When placing Górecki in context, musicologists and critics generally compare his work with such composers as Olivier Messiaen and Charles Ives. He himself said that he also felt kindred with such figures as Bach, Mozart and Haydn, though he felt most affinity with Franz Schubert, particularly in terms of tonal design and treatment of basic materials. In the Dutch documentary film series Toonmeesters, of which episode 4 (1994) is about Górecki, he likened playing Bach, Beethoven, and Mozart every day to eating healthy whole grain bread every day. In the same episode he said that in Mozart and Schubert he found many new things, new musical answers.
Since Górecki moved away from serialism and dissonance in the 1970s, he is frequently compared to composers such as Arvo Pärt, John Tavener and Giya Kancheli. Although none have admitted to common influence, the term holy minimalism is often used to group these composers, due to their shared simplified approach to texture, tonality and melody, in works often reflecting deeply held religious beliefs. Górecki's modernist techniques are also compared to those of Igor Stravinsky, Béla Bartók, Paul Hindemith and Dmitri Shostakovich.[11]
In 1994, Boguslaw M. Maciejewski published the first biography of Górecki, Górecki – His Music And Our Times. It includes a great deal of detail about his life and work, including that he achieved cult status thanks to valuable exposure on Classic FM.
Discussing his audience in a 1994 interview, Górecki said,
I do not choose my listeners. What I mean is, I never write for my listeners. I think about my audience, but I am not writing for them. I have something to tell them, but the audience must also put a certain effort into it. But I never wrote for an audience and never will write for because you have to give the listener something and he has to make an effort in order to understand certain things. If I were thinking of my audience and one likes this, one likes that, one likes another thing, I would never know what to write. Let every listener choose that which interests him. I have nothing against one person liking Mozart or Shostakovich or Leonard Bernstein, but doesn't like Górecki. That's fine with me.

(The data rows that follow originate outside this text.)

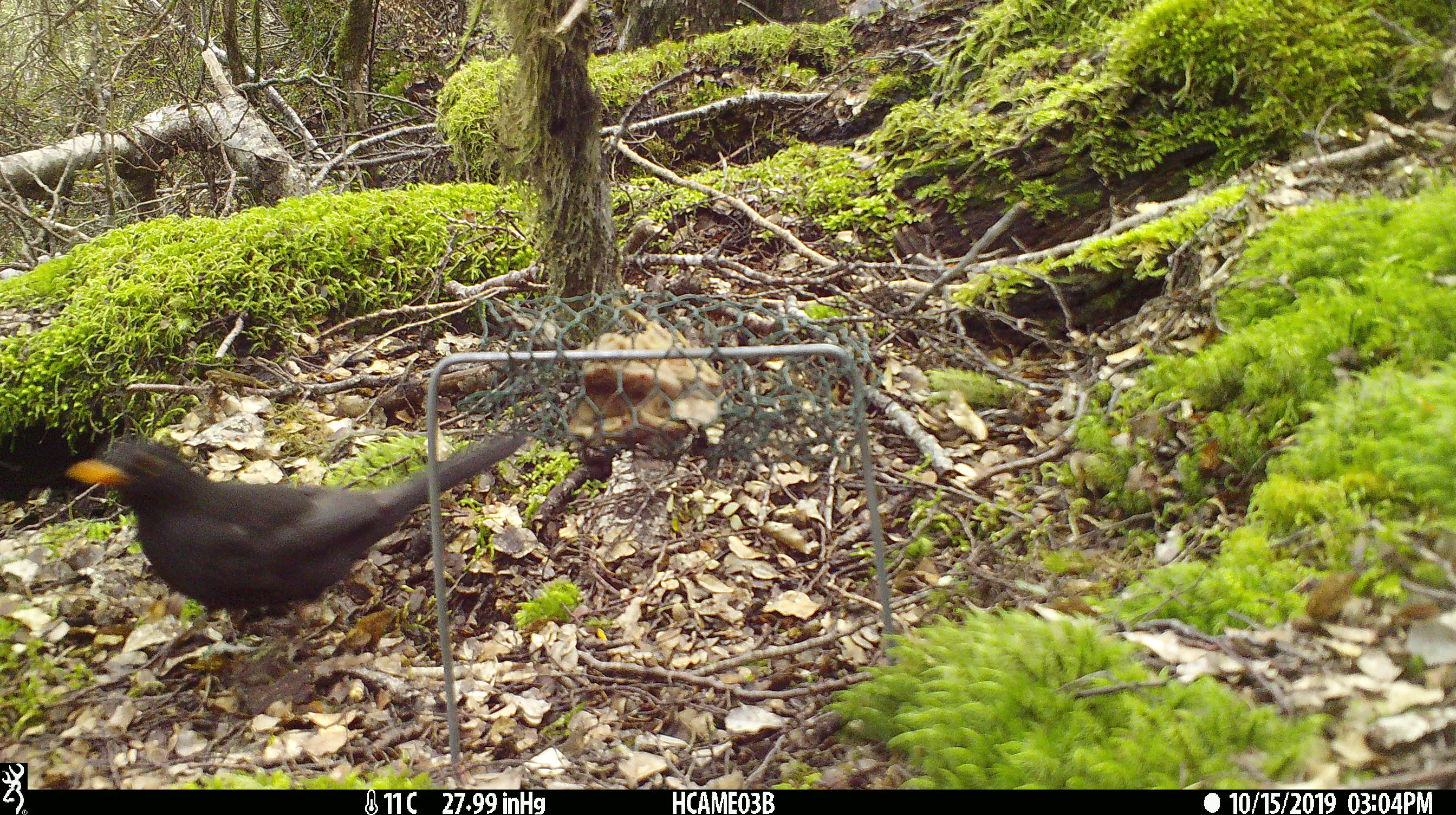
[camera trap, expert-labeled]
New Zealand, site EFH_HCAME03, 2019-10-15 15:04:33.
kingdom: Animalia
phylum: Chordata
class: Aves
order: Passeriformes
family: Turdidae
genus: Turdus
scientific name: Turdus merula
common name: eurasian blackbird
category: blackbird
Blackbird (eurasian blackbird) (Turdus merula).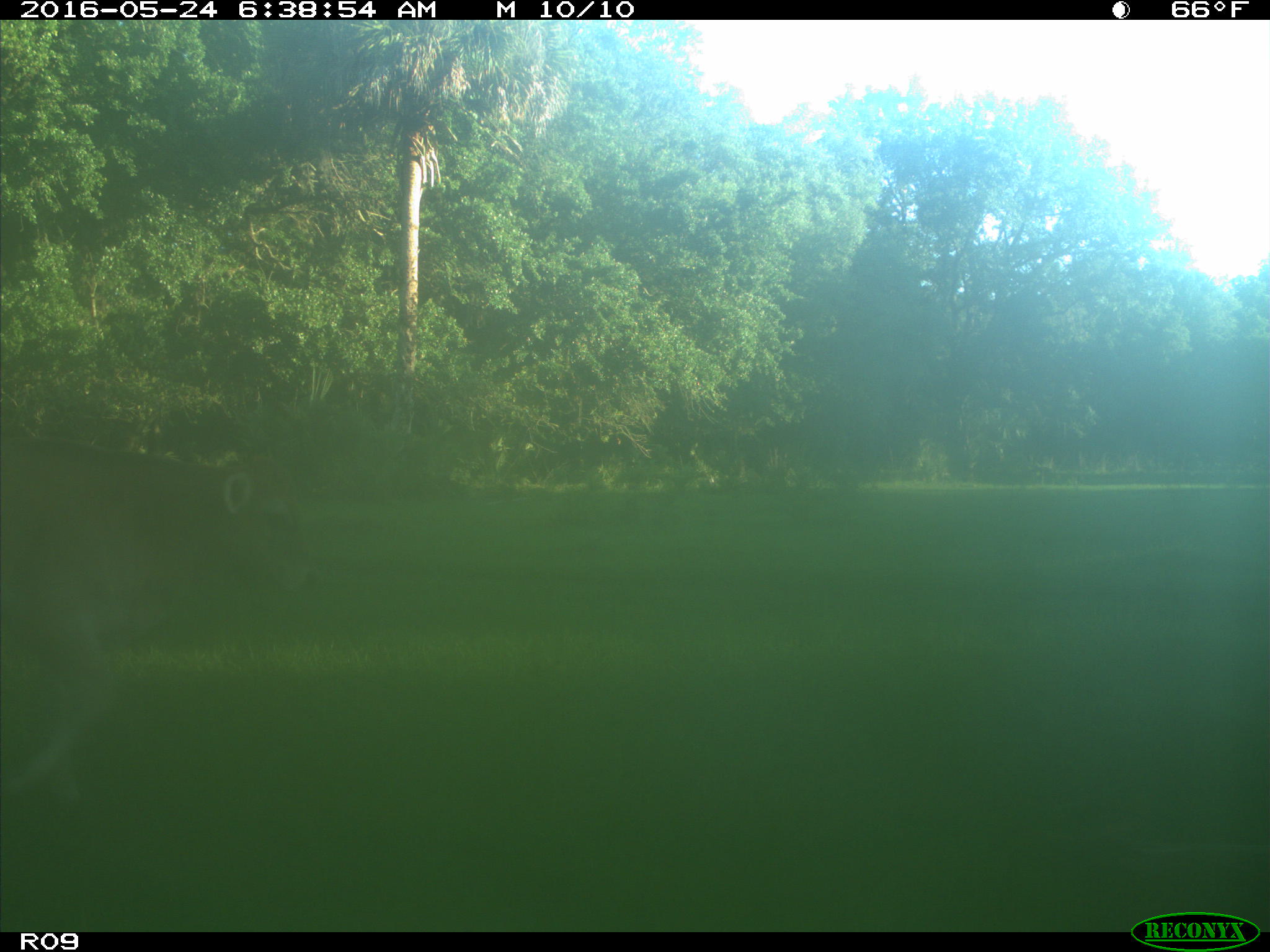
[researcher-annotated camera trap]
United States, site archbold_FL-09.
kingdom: Animalia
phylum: Chordata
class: Mammalia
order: Artiodactyla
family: Bovidae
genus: Bos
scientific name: Bos taurus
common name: domestic cow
Bos taurus (domestic cow).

I, too, like certain things.
Górecki received an honorary doctorate from Concordia University, in Montreal, Quebec, Canada. Concordia professor Wolfgang Bottenberg called him one of the "most renowned and respected composers of our time", and said that Górecki's music "represents the most positive aspects of the closing years of our century, as we try to heal the wounds inflicted by the violence and intolerance of our times. It will endure into the next millennium and inspire other composers".[38] In 2007, Górecki claimed 32nd place on the list of Top 100 Living Geniuses compiled by The Daily Telegraph.[39] In 2008, he received an honorary doctorate from the Academy of Music in Kraków. At the awarding ceremony a selection of his choral works was performed by the choir of the city's Franciscan Church.[40]